Tekst źródłowy:
+ + +

Dodano: 20 lipca 2023r.

Dwie planety na tej samej orbicie?

Nasz Układ Słoneczny to dość uporządkowane miejsce. Każda planeta ma swoją orbitę i na niej okrąża gwiazdę. Tak też jest w większości układów planetarnych, które do tej pory odkryliśmy. Jednak młody układ oddalony od Ziemi o około 370 lat świetlnych jest inny. Badania sugerują, że na jednej z orbit znajdują się tam dwie planety. Jeśli obserwacje zostaną potwierdzone, będzie to pierwszy dowód na istnienie tzw. planet trojańskich.

Dwie planety na tej samej orbicie?

 

Astronomowie znaleźli pierwsze potencjalne dowody na istnienie planet trojańskich, czyli dwóch bliźniaczych światów krążących po tej samej (lub bardzo zbliżonej) orbicie wokół tej samej gwiazdy. W Układzie Słonecznym również można znaleźć podobny przykład. To planetoidy trojańskie – dwie grupy kosmicznych skał krążących wokół Słońca po orbicie zajmowanej przez Jowisza.

+ + +

Polecenie 1: Proszę ocenić, czy stwierdzenia (a) „Opisywany układ jest oddalony od Ziemi o około 370 lat świetlnych”, (b) „Istnienie planet trojańskich zostało już ostatecznie potwierdzone” oraz (c) „Planetoidy trojańskie krążą wokół Słońca po orbicie Saturna” są zgodne z tekstem o planetach trojańskich. Przy każdym należy odpowiedzieć „tak” lub „nie” i przytoczyć dosłownie rozstrzygające słowa tekstu.
Polecenie 2: Proszę dopisać dalszą część tekstu o planetach trojańskich, zaczynając bezpośrednio po jego ostatnim zdaniu.

Wyodrębnione informacje:

+ + +

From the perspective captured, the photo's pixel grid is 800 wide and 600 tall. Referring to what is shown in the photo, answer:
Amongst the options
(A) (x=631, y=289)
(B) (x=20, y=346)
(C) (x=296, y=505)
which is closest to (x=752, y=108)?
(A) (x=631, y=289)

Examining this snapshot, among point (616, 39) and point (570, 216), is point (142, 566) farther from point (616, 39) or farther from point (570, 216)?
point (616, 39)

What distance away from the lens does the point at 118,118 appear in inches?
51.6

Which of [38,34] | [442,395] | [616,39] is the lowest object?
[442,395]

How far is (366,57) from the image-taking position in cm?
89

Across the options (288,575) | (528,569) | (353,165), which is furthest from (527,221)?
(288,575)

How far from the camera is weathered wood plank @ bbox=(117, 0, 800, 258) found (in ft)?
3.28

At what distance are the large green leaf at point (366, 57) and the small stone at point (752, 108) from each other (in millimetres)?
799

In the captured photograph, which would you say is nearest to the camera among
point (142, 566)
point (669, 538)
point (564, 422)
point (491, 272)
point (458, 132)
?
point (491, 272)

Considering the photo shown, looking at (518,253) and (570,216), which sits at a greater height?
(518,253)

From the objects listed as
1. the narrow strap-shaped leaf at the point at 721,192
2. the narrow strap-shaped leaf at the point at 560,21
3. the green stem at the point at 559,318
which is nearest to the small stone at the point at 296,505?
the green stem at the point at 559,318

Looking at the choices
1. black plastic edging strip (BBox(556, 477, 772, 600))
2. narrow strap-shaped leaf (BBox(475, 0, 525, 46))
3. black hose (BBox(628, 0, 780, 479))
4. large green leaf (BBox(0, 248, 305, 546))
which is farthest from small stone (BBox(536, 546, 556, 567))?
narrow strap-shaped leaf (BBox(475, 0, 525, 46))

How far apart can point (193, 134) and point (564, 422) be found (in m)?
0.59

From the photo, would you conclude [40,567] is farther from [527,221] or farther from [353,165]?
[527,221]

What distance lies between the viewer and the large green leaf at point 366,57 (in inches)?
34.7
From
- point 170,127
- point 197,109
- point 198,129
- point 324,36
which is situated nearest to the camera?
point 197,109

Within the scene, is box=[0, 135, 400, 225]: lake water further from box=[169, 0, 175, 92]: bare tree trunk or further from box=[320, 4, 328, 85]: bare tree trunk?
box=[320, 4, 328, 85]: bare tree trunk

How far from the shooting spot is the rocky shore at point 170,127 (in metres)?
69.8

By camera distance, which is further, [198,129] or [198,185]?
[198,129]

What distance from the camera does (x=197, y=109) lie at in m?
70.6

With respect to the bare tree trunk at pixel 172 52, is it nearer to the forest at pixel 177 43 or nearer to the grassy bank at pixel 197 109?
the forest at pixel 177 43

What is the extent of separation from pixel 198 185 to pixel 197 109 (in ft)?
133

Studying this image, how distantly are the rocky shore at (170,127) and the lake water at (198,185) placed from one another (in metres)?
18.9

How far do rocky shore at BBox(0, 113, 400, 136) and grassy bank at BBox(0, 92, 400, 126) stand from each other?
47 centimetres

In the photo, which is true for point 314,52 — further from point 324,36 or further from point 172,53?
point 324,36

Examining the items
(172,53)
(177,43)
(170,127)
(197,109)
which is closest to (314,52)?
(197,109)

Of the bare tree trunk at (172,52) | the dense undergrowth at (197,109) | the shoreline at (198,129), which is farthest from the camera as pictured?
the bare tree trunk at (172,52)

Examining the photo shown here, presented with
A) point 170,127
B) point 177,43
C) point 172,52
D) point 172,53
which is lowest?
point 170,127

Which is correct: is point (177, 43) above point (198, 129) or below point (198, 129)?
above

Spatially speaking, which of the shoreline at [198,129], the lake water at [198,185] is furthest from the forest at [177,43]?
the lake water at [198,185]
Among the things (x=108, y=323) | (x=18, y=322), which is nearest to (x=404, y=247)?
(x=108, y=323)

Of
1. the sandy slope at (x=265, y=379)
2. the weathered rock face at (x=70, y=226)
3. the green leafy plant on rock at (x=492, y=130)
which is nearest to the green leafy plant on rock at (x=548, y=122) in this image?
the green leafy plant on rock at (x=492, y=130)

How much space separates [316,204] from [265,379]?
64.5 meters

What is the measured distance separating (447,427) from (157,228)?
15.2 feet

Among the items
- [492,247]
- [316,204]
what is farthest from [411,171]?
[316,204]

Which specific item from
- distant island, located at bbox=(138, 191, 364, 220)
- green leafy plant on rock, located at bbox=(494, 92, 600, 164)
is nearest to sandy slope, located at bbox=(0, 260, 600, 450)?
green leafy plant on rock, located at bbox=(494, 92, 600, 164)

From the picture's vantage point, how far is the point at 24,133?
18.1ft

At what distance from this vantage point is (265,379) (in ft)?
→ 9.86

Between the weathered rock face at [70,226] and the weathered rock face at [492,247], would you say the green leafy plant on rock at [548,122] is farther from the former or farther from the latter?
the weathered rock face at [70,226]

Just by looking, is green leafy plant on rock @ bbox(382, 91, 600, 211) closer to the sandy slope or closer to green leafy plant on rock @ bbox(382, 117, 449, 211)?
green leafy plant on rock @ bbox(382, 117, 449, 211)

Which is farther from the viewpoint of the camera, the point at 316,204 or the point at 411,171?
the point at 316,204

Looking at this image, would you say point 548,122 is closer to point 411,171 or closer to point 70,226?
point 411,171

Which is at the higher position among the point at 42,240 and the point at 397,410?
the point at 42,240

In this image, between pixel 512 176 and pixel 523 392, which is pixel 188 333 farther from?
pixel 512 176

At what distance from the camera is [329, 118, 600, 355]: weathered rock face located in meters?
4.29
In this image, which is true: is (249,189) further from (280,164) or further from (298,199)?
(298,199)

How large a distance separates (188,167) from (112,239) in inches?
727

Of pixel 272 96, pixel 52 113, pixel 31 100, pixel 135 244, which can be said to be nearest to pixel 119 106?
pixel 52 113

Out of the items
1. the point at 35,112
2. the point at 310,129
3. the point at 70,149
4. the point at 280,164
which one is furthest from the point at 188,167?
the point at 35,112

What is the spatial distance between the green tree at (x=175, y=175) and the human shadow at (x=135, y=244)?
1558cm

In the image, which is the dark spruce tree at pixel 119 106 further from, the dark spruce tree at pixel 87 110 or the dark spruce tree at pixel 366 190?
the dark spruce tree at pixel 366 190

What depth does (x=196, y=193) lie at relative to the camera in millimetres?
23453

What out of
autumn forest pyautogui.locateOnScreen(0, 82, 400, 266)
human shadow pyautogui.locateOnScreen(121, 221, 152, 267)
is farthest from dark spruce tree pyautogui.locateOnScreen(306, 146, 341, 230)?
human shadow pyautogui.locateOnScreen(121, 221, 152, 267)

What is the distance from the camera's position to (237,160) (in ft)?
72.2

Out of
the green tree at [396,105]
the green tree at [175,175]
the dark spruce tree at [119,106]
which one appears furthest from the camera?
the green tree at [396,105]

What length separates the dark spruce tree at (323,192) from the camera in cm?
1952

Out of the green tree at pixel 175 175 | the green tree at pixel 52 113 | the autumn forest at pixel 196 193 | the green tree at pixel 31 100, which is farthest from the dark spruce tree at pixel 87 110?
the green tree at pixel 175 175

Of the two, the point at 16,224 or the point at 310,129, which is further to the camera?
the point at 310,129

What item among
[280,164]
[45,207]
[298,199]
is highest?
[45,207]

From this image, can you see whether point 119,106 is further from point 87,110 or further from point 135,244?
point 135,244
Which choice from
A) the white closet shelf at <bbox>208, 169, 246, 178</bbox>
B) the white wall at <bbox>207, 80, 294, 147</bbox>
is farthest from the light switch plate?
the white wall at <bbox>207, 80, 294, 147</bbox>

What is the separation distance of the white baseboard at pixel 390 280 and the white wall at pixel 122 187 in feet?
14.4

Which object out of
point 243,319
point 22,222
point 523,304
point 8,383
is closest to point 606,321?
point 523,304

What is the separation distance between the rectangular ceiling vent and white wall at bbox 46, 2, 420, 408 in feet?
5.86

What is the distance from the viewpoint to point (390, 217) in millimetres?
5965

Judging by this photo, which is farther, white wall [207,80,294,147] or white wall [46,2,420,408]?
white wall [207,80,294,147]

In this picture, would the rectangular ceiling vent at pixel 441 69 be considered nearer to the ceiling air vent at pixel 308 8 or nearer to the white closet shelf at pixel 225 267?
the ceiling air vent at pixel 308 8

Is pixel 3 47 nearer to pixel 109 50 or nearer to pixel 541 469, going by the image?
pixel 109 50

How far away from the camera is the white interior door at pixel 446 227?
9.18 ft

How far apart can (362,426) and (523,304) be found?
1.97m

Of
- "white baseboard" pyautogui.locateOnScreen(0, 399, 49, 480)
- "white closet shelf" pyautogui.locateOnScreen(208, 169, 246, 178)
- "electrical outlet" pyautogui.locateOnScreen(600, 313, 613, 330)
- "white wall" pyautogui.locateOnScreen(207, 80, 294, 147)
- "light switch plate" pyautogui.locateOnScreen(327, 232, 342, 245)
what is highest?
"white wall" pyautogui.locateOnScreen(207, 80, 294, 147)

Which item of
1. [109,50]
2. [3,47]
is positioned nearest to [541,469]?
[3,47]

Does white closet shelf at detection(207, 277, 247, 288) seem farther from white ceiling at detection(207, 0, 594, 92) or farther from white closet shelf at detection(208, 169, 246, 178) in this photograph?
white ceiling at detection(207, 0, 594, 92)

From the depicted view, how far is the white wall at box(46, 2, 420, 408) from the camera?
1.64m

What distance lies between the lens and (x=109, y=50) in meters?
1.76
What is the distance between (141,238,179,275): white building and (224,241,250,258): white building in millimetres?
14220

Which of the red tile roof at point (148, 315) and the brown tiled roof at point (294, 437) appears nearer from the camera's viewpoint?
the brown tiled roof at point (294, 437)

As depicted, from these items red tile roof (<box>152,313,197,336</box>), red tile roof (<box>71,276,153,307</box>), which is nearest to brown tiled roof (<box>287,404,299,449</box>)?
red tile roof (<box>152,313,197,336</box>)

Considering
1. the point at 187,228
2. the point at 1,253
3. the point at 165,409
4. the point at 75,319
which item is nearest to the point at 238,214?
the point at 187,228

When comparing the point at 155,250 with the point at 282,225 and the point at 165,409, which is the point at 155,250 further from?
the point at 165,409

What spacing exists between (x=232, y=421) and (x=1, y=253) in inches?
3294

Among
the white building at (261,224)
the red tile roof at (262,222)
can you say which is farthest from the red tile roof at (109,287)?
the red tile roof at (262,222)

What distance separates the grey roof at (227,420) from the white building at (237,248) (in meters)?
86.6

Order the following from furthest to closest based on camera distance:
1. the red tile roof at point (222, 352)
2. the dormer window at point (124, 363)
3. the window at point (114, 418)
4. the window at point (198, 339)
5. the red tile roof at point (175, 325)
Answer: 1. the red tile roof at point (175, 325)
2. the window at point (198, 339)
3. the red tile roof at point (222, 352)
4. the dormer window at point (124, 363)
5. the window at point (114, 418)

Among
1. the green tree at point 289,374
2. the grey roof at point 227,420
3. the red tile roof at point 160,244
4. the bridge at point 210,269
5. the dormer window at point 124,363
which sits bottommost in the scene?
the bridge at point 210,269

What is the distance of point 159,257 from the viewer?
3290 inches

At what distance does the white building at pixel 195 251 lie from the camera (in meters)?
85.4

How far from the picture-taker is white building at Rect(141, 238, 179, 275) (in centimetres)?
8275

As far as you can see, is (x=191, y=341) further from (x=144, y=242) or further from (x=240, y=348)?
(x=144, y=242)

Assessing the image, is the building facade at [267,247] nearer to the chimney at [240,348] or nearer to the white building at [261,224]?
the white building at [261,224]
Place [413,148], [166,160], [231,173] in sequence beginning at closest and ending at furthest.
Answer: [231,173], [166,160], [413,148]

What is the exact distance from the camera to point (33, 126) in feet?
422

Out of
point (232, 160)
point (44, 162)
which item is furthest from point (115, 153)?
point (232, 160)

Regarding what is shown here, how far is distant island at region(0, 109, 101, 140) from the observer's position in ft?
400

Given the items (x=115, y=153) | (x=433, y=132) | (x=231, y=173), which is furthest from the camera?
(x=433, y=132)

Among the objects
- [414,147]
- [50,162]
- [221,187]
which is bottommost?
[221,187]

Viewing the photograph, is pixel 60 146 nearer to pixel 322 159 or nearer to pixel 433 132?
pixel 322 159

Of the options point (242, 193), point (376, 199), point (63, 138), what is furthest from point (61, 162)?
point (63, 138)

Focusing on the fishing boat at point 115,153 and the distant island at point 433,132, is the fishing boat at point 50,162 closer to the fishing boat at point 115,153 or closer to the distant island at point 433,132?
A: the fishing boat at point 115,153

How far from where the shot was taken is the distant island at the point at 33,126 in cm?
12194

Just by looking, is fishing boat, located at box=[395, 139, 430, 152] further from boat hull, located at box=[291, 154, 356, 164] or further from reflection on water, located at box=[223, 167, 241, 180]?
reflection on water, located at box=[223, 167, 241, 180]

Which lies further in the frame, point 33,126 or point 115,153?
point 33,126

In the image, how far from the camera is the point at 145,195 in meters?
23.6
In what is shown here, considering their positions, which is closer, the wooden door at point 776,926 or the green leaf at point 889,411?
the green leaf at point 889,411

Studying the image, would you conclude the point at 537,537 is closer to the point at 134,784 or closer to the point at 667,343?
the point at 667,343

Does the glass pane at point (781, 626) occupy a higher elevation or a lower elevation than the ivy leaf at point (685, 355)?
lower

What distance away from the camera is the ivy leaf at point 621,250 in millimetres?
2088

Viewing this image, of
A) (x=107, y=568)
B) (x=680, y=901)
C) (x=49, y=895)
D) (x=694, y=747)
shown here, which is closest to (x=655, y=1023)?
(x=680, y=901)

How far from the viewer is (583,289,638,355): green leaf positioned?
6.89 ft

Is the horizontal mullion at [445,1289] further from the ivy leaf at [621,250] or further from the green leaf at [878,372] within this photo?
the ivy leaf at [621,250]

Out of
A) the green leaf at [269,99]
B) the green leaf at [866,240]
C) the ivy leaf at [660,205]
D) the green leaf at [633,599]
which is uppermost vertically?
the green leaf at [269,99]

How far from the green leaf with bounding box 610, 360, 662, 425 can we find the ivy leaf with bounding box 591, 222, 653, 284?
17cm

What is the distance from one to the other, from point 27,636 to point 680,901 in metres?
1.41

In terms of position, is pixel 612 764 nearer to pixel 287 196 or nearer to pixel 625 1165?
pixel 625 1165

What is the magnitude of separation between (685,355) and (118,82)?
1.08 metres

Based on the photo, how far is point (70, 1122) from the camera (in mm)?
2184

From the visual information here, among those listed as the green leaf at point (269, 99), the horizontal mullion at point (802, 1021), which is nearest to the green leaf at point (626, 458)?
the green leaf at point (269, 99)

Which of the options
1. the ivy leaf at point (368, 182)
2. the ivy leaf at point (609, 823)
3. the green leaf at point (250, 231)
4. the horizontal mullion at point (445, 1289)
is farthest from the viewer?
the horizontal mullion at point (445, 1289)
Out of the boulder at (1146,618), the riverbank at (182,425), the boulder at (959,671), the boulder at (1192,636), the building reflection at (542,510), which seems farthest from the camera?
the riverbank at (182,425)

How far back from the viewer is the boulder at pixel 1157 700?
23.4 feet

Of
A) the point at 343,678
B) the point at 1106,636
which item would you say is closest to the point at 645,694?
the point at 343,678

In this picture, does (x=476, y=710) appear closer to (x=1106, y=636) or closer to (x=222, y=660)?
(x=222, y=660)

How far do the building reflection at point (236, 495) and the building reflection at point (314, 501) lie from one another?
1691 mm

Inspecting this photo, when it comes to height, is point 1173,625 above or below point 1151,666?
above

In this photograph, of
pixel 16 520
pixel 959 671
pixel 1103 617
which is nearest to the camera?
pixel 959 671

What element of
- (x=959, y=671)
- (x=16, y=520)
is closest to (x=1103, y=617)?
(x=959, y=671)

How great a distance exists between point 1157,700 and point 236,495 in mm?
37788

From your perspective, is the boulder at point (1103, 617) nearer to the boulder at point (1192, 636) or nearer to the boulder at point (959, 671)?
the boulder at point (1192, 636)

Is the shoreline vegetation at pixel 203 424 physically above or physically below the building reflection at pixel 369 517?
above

+ + +

Odpowiedź 1:
(a) Tak: „młody układ oddalony od Ziemi o około 370 lat świetlnych”.
(b) Nie: „Jeśli obserwacje zostaną potwierdzone, będzie to pierwszy dowód na istnienie tzw. planet trojańskich.”
(c) Nie: „po orbicie zajmowanej przez Jowisza”.

Odpowiedź 2:
Kandydatki na planety trojańskie krążą wokół młodej gwiazdy PDS 70 oddalonej od Układu Słonecznego o około 370 lat świetlnych. Wiemy, że w systemie tym są co najmniej dwie planety - PDS 70b i PDS 70c. To gazowe olbrzymy, takie jak Jowisz. Ale na orbicie PDS 70b astronomowie zaobserwowali coś jeszcze. To planeta, duży obłok gruzu, który może wskazywać na formującą się planetę lub pozostałości po już uformowanej, ale zniszczonej planecie.

Rezultaty i opis obserwacji ukazał się w czasopiśmie „Astronomy and Astrophysics” (DOI: 10.1051/0004-6361/202346493).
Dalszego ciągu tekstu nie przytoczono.